Also adds operator setup documentation at `docs/references/gcp.md` (linked from `docs/getting-started.md`) covering authentication (ADC / service-account key), project-ID resolution order, required IAM roles, L4 GPU quota and zone list, NIM-step `NGC_API_KEY` handling, GPU-image default + how to override for Docker-based tests, and org-policy considerations operators commonly need to check before a clean run. GCP gets its own reference page rather than mixing into `references/aws.md` since AWS is treated as the canonical oracle example; future target NCPs follow the same per-NCP pattern.

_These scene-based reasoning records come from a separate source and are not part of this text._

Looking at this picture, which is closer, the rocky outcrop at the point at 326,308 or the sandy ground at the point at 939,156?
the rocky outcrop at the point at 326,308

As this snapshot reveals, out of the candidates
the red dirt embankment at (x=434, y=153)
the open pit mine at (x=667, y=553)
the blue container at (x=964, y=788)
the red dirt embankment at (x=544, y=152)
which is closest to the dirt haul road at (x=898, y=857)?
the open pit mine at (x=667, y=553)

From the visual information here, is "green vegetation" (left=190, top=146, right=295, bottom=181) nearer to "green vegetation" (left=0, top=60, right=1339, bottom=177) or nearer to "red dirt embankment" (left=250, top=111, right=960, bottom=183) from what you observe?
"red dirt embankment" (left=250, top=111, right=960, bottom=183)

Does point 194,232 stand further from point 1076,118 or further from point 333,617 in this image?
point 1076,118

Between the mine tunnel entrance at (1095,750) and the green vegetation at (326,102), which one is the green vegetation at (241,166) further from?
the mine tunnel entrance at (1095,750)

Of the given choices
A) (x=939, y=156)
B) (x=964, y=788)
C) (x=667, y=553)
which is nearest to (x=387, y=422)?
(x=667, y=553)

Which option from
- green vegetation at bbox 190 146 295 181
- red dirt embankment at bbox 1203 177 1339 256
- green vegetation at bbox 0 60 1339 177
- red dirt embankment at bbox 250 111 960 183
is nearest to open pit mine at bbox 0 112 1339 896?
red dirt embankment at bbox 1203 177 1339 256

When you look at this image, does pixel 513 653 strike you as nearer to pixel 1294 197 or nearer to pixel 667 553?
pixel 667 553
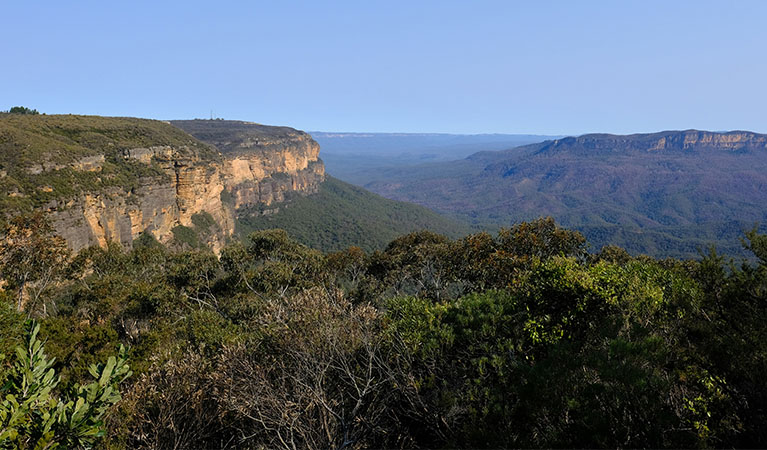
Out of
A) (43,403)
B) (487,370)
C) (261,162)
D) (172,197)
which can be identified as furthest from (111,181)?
(261,162)

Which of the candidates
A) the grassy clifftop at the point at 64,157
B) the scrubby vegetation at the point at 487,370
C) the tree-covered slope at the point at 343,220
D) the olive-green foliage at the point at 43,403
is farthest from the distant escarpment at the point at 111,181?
the olive-green foliage at the point at 43,403

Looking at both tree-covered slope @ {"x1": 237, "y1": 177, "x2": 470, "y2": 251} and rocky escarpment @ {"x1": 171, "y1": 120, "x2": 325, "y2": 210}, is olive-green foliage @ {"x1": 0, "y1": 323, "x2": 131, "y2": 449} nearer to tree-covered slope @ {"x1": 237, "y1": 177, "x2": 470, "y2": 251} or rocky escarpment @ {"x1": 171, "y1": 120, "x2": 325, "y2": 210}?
tree-covered slope @ {"x1": 237, "y1": 177, "x2": 470, "y2": 251}

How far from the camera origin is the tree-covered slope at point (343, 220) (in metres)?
99.6

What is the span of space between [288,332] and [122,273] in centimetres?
2663

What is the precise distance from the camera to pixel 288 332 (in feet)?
35.1

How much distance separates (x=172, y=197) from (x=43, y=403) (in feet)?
204

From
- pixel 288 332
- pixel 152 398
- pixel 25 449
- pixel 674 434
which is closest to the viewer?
pixel 25 449

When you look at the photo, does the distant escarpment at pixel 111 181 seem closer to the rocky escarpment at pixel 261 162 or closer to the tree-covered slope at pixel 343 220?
the rocky escarpment at pixel 261 162

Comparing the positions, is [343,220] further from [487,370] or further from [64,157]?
[487,370]

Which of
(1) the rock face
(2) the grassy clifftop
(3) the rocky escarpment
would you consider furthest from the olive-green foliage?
(3) the rocky escarpment

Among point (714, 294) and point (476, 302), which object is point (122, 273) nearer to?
Result: point (476, 302)

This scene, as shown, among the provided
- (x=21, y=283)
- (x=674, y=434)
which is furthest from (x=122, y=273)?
(x=674, y=434)

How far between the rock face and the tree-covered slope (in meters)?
6.84

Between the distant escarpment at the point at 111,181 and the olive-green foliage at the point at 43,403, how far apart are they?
122 feet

The default `--image-project` / `--image-family` are the public GCP Deep Learning VM Image (`deeplearning-platform-release/common-cu129-ubuntu-2204-nvidia-580`) so a clean checkout can run the VM suite without any private-image entitlement. The DLVM ships with the NVIDIA driver + CUDA toolkit; operators who need Docker (for the `deploy_nim` step) override the default by exporting `GCP_VM_IMAGE` / `GCP_VM_IMAGE_PROJECT` in their shell / `.env` (the provider config reads both via Jinja, identical pattern to the existing `GCP_VM_SKIP_TEARDOWN` precedent), or skip NIM by leaving `NGC_API_KEY` unset (the shared script short-circuits cleanly). `--set image=... --set image_project=...` is also accepted for one-off ad-hoc invocations.

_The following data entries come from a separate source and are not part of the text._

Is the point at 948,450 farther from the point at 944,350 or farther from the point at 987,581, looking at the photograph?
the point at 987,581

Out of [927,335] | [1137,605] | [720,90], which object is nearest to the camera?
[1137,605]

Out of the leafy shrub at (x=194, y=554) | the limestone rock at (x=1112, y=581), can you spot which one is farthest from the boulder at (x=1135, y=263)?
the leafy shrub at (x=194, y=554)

Mirrors two adjacent upstream changes that landed on main while this branch was in-flight:

  - PR NVIDIA#413 (commit 2cdf4d7, "feat: add virtual device hardening validation"
    by @mresvanis): the vm suite contract gained `virtual_device_hardening` as
    a new test step. The GCP mirror is a 302-line stub at
    `gcp/scripts/vm/virtual_device_hardening.py` — provider-evidence preamble
    naming Compute Engine (no customer-facing USB / clipboard surface on GCE
    tenant VMs), guest-side SSH probes using the same PROBE_SENTINEL framing
    and pattern lists as the AWS oracle, emitting the three REQUIRED_TESTS
    subtests (`usb_devices_disabled`, `clipboard_disabled`,
    `unnecessary_virtual_devices_absent`). Adds a sister `ssh_run` helper to
    `gcp/scripts/common/ssh_utils.py` returning `(exit_code, stdout, stderr)`
    with sentinel exit codes for TimeoutExpired (124) and OSError (255).

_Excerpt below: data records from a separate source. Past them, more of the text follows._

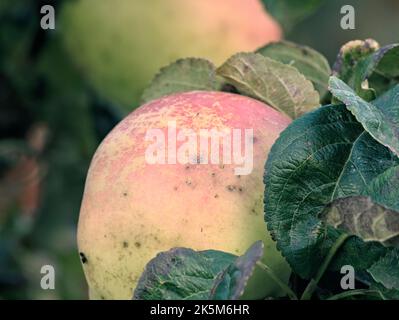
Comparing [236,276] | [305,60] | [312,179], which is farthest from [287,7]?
[236,276]

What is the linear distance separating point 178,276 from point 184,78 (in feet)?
0.93

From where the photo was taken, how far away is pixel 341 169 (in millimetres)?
731

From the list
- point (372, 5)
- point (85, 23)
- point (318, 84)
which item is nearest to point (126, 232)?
point (318, 84)

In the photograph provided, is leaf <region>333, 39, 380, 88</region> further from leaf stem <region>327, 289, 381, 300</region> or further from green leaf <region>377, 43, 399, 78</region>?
leaf stem <region>327, 289, 381, 300</region>

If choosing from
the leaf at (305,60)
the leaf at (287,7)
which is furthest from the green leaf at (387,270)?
the leaf at (287,7)

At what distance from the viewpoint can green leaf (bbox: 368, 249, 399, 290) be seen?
2.27 feet

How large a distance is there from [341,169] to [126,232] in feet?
0.57

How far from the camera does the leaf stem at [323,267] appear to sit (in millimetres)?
716

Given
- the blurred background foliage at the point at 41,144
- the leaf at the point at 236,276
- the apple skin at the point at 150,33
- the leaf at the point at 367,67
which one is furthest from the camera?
the blurred background foliage at the point at 41,144

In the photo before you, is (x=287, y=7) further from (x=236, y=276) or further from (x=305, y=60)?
(x=236, y=276)

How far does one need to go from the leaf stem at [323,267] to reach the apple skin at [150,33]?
79 cm

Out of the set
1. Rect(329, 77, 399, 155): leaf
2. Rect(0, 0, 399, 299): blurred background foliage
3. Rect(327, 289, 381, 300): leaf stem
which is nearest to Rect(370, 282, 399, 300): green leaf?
Rect(327, 289, 381, 300): leaf stem

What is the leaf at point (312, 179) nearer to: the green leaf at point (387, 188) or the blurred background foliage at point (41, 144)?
the green leaf at point (387, 188)

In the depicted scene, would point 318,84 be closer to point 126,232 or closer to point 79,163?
point 126,232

  - PR NVIDIA#424 (commit 6e1458a, "fix: handle AWS VM validation regressions" by
    @abegnoche): adds `IdentityAgent=none` alongside the existing
    `IdentitiesOnly=yes` so explicit `-i <key_file>` is the only SSH credential
    considered on operator hosts running a multi-identity ssh-agent. Mirrored
    to the GCP `_SSH_OPTS` tuple so every GCP SSH helper benefits uniformly.

Verification:

- **Static checks**: PASS (46/46).
- **Independent post-generation review on branch HEAD**: `PASS p1=0 p2=0`.
- **GCP orphans after teardown**: 0 on every run.
- **Live execution end-to-end** — verified under both supported operator configurations:

  - canonical / custom-image (`NGC_API_KEY` set + `GCP_VM_IMAGE` + `GCP_VM_IMAGE_PROJECT` set to a Docker-equipped image): 3 consecutive full-domain PASS — 9 test steps + NIM deploy / teardown + cleanup, ~1650s per run. Post-upstream-refresh re-verification (with the new `virtual_device_hardening` step + IdentityAgent flag + `ssh_run` helper) also PASS — domain-gate live run `test-f65be511` 330.8s, all 11 vm steps + NIM deploy/teardown + cleanup, 0 orphans.
  - public-default (all three env vars unset → suite falls through to the DLVM): 1 expected FAIL on `host_os.ContainerRuntimeCheck` (Docker not available — DLVM ships NVIDIA driver + CUDA but not Docker; this is documented in `docs/references/gcp.md` §5 as a known portability gap of the public default). Everything else PASS: all 9 lifecycle steps, NIM steps cleanly `runtime_skip`, both `deploy_nim` and `teardown_nim` policy-skip honored end-to-end. 1113.5s.

Known gaps:

- `ContainerRuntimeCheck` fails on the public DLVM default image (documented above). Operators who need a fully green run override the image via `GCP_VM_IMAGE` / `GCP_VM_IMAGE_PROJECT` to a Docker-equipped image. The public default is published as "boot + lifecycle works without any private entitlement", not as "every validator passes" — see `docs/references/gcp.md` §5.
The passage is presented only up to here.